Recreational marijuana could become legal in Arkansas if voters approve

ARKANSAS — Arkansas residents are set to vote Tuesday on whether to legalize recreational marijuana.

It’s a big issue on the ballot, and Arkansas could become the first Mid-South state to legalize marijuana.

If voters approve it, the state must allow dispensaries to start selling weed for recreational use by March 2023.

Read the amendment here.

Philip McQuiston, of Memphis, has a medical marijuana card.

“I don’t like conventional medicines,” he said. “I think they’re bad for you, so my doctor suggested medical marijuana.”

McQuiston may soon not even need his card to buy weed in Arkansas.

Scott Hardin, with the Arkansas Department of Finance, said, “It’s built into the actual proposal that the state has to have the first licenses out the door by March of 2023, meaning the existing medical facilities would be probably selling recreational by March.”

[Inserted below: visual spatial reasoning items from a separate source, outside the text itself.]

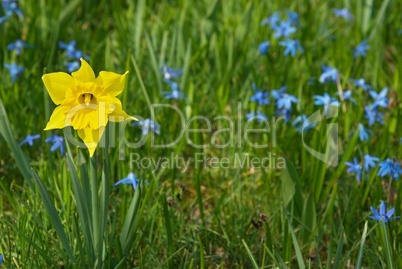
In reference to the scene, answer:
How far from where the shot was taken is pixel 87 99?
170cm

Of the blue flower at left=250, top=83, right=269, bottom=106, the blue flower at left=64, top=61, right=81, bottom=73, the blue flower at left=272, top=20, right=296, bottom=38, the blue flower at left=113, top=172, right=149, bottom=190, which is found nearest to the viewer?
the blue flower at left=113, top=172, right=149, bottom=190

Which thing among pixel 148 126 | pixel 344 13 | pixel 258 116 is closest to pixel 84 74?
pixel 148 126

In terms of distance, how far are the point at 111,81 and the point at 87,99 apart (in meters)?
0.08

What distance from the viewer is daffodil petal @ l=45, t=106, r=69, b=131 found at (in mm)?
1710

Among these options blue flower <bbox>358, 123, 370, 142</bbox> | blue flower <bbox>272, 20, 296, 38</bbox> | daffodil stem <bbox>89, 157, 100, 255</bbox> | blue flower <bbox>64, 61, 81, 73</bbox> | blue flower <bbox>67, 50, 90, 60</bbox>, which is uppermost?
blue flower <bbox>272, 20, 296, 38</bbox>

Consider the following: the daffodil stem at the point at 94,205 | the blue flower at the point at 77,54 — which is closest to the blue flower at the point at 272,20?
the blue flower at the point at 77,54

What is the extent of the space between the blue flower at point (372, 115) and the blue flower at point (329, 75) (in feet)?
0.69

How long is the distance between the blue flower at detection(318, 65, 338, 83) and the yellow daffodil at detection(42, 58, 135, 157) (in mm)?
1443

Issue 4 on the Arkansas ballot asks voters to decide whether to allow anyone over the age of 21 to buy marijuana. That’s an addition to medical marijuana, which has been sold in the state since 2019.

Ashley Hawkins, lead bud tender for Green Light of West Memphis, said, “A lot of patients come in with different sicknesses like fibromyalgia, anxiety, insomnia, PTSD. We have seen it all.”

Green Light is one of 38 dispensaries in Arkansas already preparing for a so-called “green rush,” expecting their business to triple if recreational use is approved.

MORE: Shelby County D.A. supports legalizing marijuana in Arkansas

State leaders are also anticipating the influx.

Hardin said, “We are planning and bracing, if this does pass we have to have the infrastructure in place and be ready at the state level and be ready to accommodate that, should that rush come.”

State officials said patients in Arkansas have spent more then $700 million on medical marijuana since 2019, generating $84 million in tax revenue.

The proposed amendment would eliminate taxes for medical users and instead charge nearly a 17 percent tax for everyone else.

It’s a change that one study showed could generate an additional $500 million over the next five years.

Right now taxes from medical marijuana go toward medical research across Arkansas.

Recreational use taxes would go toward law enforcement, drug courts and health care.

Polls in Arkansas close at 7:30 p.m. on Tuesday.